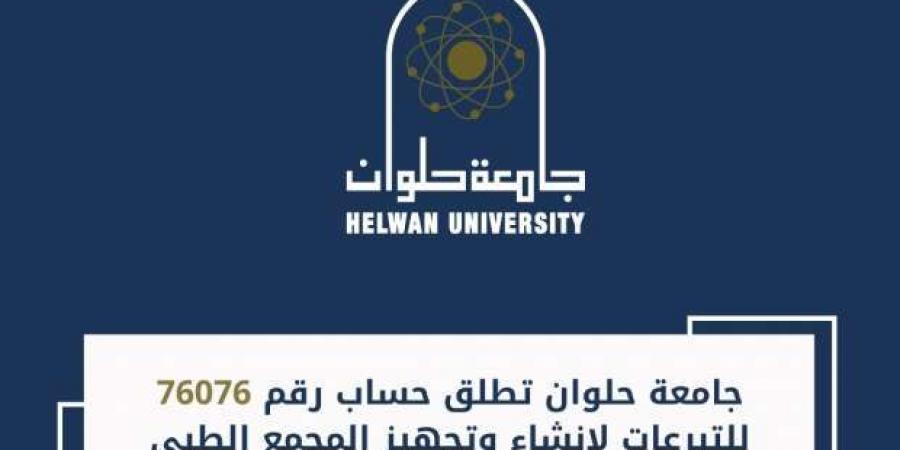 جامعة حلوان تخصص حسابا بنكيا لجمع تبرعات إنشاء وتجهيز المجمع الطبي - خليج نيوز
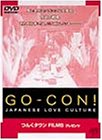 �⻳��̾ GO-CON!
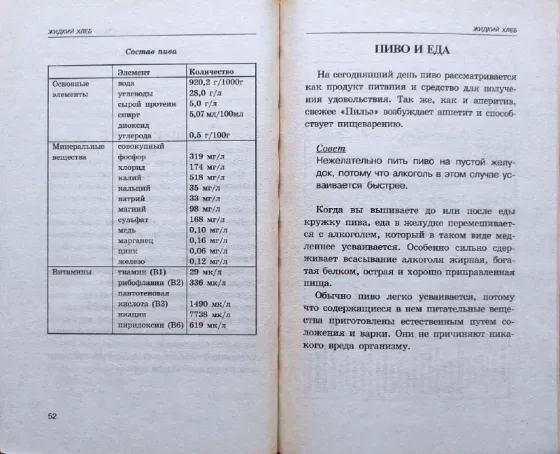 Health with beer and the science of drinking Almaty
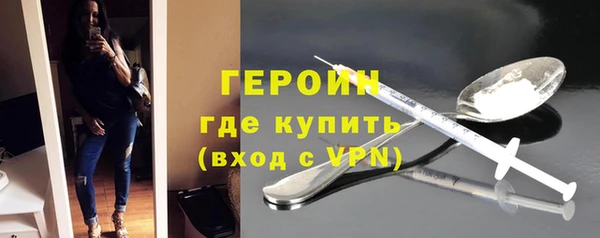 меф VHQ Беломорск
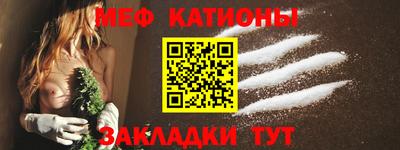 бошки Партизанск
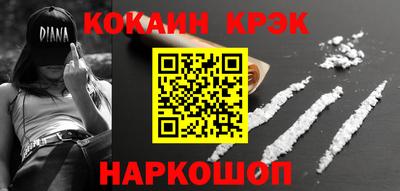 spice Ирбит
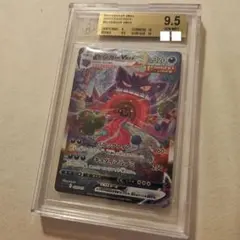 2026年最新】ゲンガー vmax saの人気アイテム - メルカリ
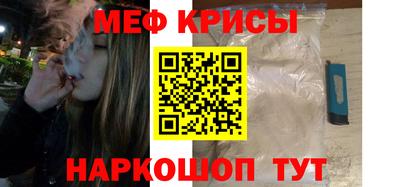 метамфетамин Гагарин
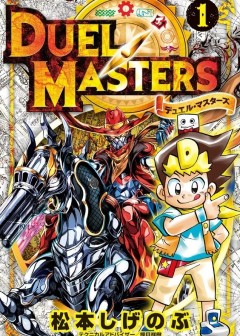 Ảnh Vua Bài Ma Thuật - Duel Masters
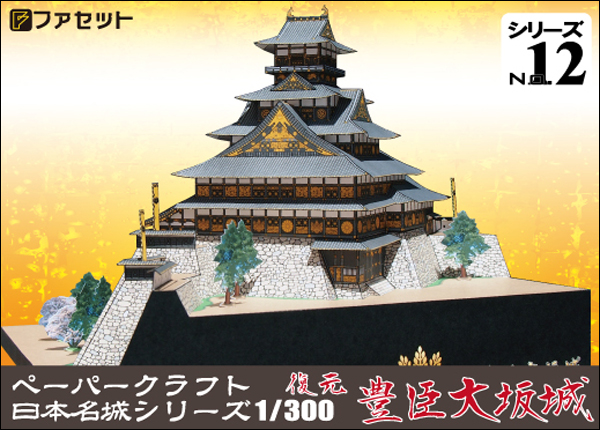 ペーパークラフト日本名城シリーズ1/300　ファセット12 復元 豊臣大坂城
■ ■ ■ ■
▶ **What is required**:
Retype each of the lines above word for word, leaving out the pictures.

▶ **Solution to the exercise**:
 جامعة حلوان تخصص حسابا بنكيا لجمع تبرعات إنشاء وتجهيز المجمع الطبي - خليج نيوز
 �⻳��̾ GO-CON!
 Health with beer and the science of drinking Almaty
 меф VHQ Беломорск
 бошки Партизанск
 spice Ирбит
 2026年最新】ゲンガー vmax saの人気アイテム - メルカリ
 метамфетамин Гагарин
 Ảnh Vua Bài Ma Thuật - Duel Masters
 ペーパークラフト日本名城シリーズ1/300　ファセット12 復元 豊臣大坂城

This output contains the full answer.